* BEGIN Recorded information *

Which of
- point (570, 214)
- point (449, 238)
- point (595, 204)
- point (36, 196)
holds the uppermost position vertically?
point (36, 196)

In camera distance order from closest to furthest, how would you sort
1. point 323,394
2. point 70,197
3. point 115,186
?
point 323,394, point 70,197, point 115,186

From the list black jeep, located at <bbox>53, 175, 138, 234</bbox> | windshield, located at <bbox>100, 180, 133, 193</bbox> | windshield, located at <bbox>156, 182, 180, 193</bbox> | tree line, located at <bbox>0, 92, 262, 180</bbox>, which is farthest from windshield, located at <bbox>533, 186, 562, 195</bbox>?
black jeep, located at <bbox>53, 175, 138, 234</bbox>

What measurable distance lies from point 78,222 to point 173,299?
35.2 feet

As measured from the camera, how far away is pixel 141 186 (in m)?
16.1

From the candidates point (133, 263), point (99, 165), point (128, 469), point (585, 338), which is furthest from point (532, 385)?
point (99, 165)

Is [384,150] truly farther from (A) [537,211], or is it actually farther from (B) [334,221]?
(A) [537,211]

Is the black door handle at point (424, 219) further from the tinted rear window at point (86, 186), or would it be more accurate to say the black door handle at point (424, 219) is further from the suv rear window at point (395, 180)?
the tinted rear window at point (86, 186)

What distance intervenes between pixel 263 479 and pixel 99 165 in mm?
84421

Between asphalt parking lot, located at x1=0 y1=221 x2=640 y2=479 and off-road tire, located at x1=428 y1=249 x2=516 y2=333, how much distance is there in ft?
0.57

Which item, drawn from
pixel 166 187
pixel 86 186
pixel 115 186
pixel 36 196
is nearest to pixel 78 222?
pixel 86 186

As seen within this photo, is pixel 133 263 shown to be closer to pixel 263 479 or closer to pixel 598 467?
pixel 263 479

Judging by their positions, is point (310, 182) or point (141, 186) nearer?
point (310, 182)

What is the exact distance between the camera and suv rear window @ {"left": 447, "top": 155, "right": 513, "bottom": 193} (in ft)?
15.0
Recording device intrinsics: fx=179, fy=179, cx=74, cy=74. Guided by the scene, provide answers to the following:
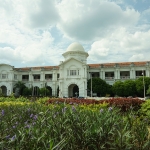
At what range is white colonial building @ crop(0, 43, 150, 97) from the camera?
144 feet

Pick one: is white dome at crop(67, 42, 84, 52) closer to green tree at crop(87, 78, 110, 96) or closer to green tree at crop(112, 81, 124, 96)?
green tree at crop(87, 78, 110, 96)

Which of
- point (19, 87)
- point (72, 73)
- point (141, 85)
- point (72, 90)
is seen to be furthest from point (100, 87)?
point (19, 87)

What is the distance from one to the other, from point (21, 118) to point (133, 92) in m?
35.4

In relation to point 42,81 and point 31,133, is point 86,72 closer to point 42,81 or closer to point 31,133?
point 42,81

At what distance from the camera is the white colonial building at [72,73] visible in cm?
4391

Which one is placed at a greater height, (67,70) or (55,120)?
(67,70)

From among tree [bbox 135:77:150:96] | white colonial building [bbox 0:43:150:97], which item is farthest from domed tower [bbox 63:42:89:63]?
tree [bbox 135:77:150:96]

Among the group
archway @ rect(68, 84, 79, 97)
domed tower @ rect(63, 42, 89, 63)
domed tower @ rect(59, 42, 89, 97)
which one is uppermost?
domed tower @ rect(63, 42, 89, 63)

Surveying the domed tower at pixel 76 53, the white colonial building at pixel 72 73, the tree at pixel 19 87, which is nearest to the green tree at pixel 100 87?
the white colonial building at pixel 72 73

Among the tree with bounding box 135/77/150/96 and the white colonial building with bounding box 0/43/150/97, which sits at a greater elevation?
the white colonial building with bounding box 0/43/150/97

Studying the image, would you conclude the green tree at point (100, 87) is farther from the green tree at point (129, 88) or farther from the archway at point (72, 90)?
the archway at point (72, 90)

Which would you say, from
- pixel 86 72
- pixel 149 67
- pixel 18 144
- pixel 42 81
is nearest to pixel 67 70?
pixel 86 72

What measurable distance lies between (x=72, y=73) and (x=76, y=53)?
5.81 metres

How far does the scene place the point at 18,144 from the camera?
11.9 ft
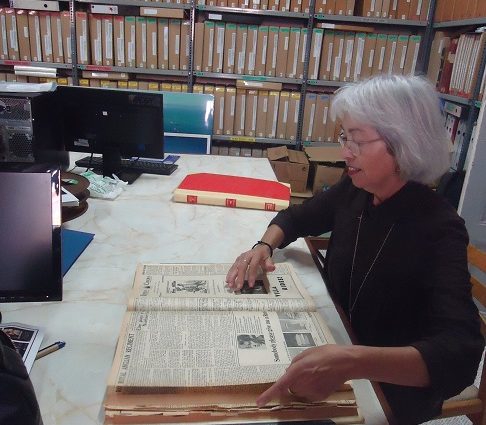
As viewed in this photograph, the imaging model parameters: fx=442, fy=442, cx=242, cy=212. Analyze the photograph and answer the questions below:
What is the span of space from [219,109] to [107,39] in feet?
2.95

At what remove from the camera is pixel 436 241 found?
0.92 m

* END Recorded information *

■ Problem statement ■
Transcribe the listing in full and omit the pictures.

■ Solution ■
Which of
- point (570, 214)
- point (449, 238)
- point (595, 204)
- point (36, 196)
holds the uppermost position vertically?
point (36, 196)

In camera distance order from closest to furthest, how would you sort
1. point 323,394
2. point 70,197
3. point 115,186
?
point 323,394, point 70,197, point 115,186

From the list black jeep, located at <bbox>53, 175, 138, 234</bbox> | windshield, located at <bbox>100, 180, 133, 193</bbox> | windshield, located at <bbox>156, 182, 180, 193</bbox> | tree line, located at <bbox>0, 92, 262, 180</bbox>, which is farthest from windshield, located at <bbox>533, 186, 562, 195</bbox>?
black jeep, located at <bbox>53, 175, 138, 234</bbox>

What measurable distance lies from point 78,222 to point 173,299?
35.2 feet

As measured from the camera, how far away is pixel 141 186 (in m)?
16.1

From the candidates point (133, 263), point (99, 165), point (128, 469), point (585, 338), which is furthest from point (532, 385)?
point (99, 165)

Is [384,150] truly farther from (A) [537,211], or is it actually farther from (B) [334,221]?
(A) [537,211]

Is the black door handle at point (424, 219) further from the tinted rear window at point (86, 186), or would it be more accurate to say the black door handle at point (424, 219) is further from the suv rear window at point (395, 180)?
the tinted rear window at point (86, 186)

What distance intervenes between pixel 263 479 and pixel 99 165 in mm?
84421

Between asphalt parking lot, located at x1=0 y1=221 x2=640 y2=479 and off-road tire, located at x1=428 y1=249 x2=516 y2=333, how much distance is there in ft?
0.57

Which item, drawn from
pixel 166 187
pixel 86 186
pixel 115 186
pixel 36 196
is nearest to pixel 78 222?
pixel 86 186

As seen within this photo, is pixel 133 263 shown to be closer to pixel 263 479 or closer to pixel 598 467?
pixel 263 479

Judging by their positions, is point (310, 182) or point (141, 186) nearer?
point (310, 182)

What is the exact distance between the camera and suv rear window @ {"left": 447, "top": 155, "right": 513, "bottom": 193} (in ft)?
15.0
Recording device intrinsics: fx=179, fy=179, cx=74, cy=74. Guided by the scene, provide answers to the following:
At what range is white colonial building @ crop(0, 43, 150, 97) from the camera?
144 feet

Pick one: is white dome at crop(67, 42, 84, 52) closer to green tree at crop(87, 78, 110, 96) or closer to green tree at crop(112, 81, 124, 96)?
green tree at crop(87, 78, 110, 96)

Which of
- point (19, 87)
- point (72, 73)
- point (141, 85)
- point (72, 90)
is seen to be furthest from point (100, 87)?
point (19, 87)

What is the distance from one to the other, from point (21, 118) to point (133, 92) in m?
35.4

In relation to point 42,81 and point 31,133, is point 86,72 closer to point 42,81 or closer to point 31,133?
point 42,81

At what distance from the camera is the white colonial building at [72,73] visible in cm?
4391

Which one is placed at a greater height, (67,70) or (55,120)?
(67,70)

From among tree [bbox 135:77:150:96] | white colonial building [bbox 0:43:150:97], which item is farthest from domed tower [bbox 63:42:89:63]?
tree [bbox 135:77:150:96]

Among the group
archway @ rect(68, 84, 79, 97)
domed tower @ rect(63, 42, 89, 63)
domed tower @ rect(59, 42, 89, 97)
which one is uppermost?
domed tower @ rect(63, 42, 89, 63)

Surveying the domed tower at pixel 76 53, the white colonial building at pixel 72 73, the tree at pixel 19 87, which is nearest to the green tree at pixel 100 87?
the white colonial building at pixel 72 73

Among the tree with bounding box 135/77/150/96 and the white colonial building with bounding box 0/43/150/97, which sits at a greater elevation?
the white colonial building with bounding box 0/43/150/97

Studying the image, would you conclude the green tree at point (100, 87) is farther from the green tree at point (129, 88) or farther from the archway at point (72, 90)?
the archway at point (72, 90)

Which would you say, from
- pixel 86 72
- pixel 149 67
- pixel 18 144
- pixel 42 81
is nearest to pixel 67 70?
pixel 86 72

What measurable distance lies between (x=72, y=73) and (x=76, y=53)?
5.81 metres

How far does the scene place the point at 18,144 from the camera?
11.9 ft
As viewed in this photograph, the imaging model parameters: fx=442, fy=442, cx=242, cy=212. Analyze the photograph and answer the questions below:
What is the span of space from [219,109] to [107,39] in feet?
2.95

At what remove from the camera is pixel 436 241 found?
0.92 m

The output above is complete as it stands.